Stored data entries

=== Begin Enclosure ===

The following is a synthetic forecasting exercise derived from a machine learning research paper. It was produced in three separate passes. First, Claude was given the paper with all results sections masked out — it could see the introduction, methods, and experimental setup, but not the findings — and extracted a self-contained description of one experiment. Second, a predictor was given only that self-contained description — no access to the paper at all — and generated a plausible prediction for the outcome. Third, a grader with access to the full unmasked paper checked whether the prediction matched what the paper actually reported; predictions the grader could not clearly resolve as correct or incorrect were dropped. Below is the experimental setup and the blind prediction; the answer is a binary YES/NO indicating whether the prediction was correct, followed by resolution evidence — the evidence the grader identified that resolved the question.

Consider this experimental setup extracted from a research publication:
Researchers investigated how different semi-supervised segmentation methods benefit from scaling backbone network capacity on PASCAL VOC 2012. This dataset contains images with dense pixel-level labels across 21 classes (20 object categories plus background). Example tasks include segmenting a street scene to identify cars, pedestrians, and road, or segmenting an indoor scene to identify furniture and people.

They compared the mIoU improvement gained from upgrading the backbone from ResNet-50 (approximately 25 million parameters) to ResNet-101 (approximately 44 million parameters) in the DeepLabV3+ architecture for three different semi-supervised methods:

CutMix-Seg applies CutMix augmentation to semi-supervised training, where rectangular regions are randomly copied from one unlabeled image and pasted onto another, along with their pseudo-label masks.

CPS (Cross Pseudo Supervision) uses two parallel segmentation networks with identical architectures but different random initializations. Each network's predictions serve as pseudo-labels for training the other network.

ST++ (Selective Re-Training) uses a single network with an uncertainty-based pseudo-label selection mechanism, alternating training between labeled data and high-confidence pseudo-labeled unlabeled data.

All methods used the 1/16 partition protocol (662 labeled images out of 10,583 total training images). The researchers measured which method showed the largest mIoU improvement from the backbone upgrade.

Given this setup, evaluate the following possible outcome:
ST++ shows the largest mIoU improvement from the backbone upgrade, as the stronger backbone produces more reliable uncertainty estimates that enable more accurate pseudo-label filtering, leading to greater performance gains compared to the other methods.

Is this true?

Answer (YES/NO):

=== End Enclosure ===

**Work request**.
Copy the lines that hold the word "segmentation". Take them from the records above.

**Solution to the exercise**.
Researchers investigated how different semi-supervised segmentation methods benefit from scaling backbone network capacity on PASCAL VOC 2012. This dataset contains images with dense pixel-level labels across 21 classes (20 object categories plus background). Example tasks include segmenting a street scene to identify cars, pedestrians, and road, or segmenting an indoor scene to identify furniture and people.
CPS (Cross Pseudo Supervision) uses two parallel segmentation networks with identical architectures but different random initializations. Each network's predictions serve as pseudo-labels for training the other network.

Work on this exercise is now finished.